Quanto alle spese processuali (di cui al secondo motivo di appello), tenuto conto, da un lato, del revirement giurisprudenziale sopravvenuto alla pubblicazione della sentenza impugnata e, per altro verso, dell'infondatezza del motivo incidentale proposto dalla parte appellata, si ritiene congruo compensare per 4/5 le spese di lite di entrambi i giudizi e condannare la parte appellata per il restante quinto da liquidare in complessivi € 3.500,00 per compensi, oltre oneri forfettari, CPA e IVA;
Visto l'art. 13 DPR 115/2002 (come modificato dall'art. 1 commi 17 e 18 della
L. 228/2012, in vigore dal 31.1.2013), si deve dare atto della sussistenza dei presupposti, a carico dell'appellata/appellante incidentale, dell'obbligo di pagare un ulteriore importo a titolo di contributo unificato, pari a quello corrisposto per l'impugnazione.
P.Q.M.
La Corte d'Appello, Sezione III civile, disattesa ogni diversa e contraria istanza, domanda ed eccezione, definitivamente pronunciando così provvede:
1) in accoglimento dell'appello proposto da e Parte_1 [...]
nei confronti di Parte_3 Controparte_3
avverso la sentenza n. 267/2020, pubblicata dal Tribunale di Marsala
[...]
in data 23.04.2020, dichiara improcedibile il ricorso per decreto ingiuntivo (n.

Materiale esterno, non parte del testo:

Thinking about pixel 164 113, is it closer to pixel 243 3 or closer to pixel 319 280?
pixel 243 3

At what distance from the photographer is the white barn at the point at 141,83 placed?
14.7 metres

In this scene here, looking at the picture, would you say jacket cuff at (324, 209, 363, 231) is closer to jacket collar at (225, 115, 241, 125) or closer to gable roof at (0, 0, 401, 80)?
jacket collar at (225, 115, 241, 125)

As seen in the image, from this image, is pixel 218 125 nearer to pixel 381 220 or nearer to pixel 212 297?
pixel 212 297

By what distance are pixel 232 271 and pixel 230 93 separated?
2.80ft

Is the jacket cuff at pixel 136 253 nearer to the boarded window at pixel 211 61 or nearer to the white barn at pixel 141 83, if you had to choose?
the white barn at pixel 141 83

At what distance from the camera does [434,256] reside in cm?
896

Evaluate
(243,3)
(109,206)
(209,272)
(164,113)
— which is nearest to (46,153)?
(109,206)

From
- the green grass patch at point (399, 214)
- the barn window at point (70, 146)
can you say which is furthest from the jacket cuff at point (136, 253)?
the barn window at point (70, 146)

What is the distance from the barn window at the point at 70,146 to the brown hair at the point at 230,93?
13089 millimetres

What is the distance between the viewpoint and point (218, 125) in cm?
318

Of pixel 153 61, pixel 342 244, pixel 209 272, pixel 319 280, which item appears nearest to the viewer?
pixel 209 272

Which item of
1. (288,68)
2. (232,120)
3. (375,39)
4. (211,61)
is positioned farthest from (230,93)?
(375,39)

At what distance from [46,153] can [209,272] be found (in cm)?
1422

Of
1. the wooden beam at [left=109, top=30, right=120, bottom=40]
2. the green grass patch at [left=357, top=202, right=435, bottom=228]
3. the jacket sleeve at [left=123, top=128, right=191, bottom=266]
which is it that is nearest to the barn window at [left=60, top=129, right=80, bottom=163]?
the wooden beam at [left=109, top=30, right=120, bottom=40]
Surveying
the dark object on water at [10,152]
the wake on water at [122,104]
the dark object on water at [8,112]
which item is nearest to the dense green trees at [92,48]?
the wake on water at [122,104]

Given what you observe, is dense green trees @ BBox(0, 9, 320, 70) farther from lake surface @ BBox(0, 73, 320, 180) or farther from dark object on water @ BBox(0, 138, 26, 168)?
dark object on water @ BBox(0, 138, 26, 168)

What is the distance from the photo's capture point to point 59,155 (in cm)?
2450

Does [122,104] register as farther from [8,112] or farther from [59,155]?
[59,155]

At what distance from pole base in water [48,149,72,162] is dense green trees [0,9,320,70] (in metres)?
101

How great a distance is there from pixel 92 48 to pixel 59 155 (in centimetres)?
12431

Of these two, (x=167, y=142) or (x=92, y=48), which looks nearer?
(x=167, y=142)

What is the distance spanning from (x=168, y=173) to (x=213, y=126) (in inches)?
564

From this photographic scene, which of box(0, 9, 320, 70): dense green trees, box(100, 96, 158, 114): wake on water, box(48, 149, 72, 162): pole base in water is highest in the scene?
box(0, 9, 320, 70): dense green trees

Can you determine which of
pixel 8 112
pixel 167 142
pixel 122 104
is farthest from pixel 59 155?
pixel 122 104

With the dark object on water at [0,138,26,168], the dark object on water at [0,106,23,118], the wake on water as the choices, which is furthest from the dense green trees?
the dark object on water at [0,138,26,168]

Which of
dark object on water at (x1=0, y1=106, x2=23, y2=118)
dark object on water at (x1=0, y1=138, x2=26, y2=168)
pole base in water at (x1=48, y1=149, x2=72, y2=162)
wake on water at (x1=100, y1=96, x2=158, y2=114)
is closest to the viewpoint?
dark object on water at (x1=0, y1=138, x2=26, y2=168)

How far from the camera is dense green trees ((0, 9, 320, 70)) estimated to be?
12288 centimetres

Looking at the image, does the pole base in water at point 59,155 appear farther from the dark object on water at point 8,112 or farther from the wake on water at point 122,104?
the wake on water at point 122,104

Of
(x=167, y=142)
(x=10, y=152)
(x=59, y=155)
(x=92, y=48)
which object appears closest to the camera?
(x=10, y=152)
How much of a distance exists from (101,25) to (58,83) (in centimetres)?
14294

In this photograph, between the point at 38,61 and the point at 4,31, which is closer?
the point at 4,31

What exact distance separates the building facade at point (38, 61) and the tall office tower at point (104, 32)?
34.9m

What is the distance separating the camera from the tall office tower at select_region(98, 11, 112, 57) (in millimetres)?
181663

464/2017 emesso in data 7.6.2017 dal Tribunale di Marsala), proposto in data
1°.
6.2017 da Banca di Credito Cooperativo Sen. Pietro Grammatico di Paceco;
2) condanna parte appellata al pagamento, in favore della parte appellante, di 4/5 delle spese del presente giudizio, che liquida nell'intero in complessivi € 3.500,00 e dichiara compensata la restante misura di 1/5;
8 3) dà atto della sussistenza dei presupposti, a carico dell'appellata, dell'obbligo di pagare un ulteriore importo a titolo di contributo unificato, pari a quello corrisposto per l'impugnazione, ai sensi dell'art. 13 DPR 115/2002 (come modificato dall'art. 1 commi 17 e 18 della L. 228/2012).
Così deciso in Palermo, nella Camera di consiglio della Terza Sezione Civile il giorno 30.10.2025.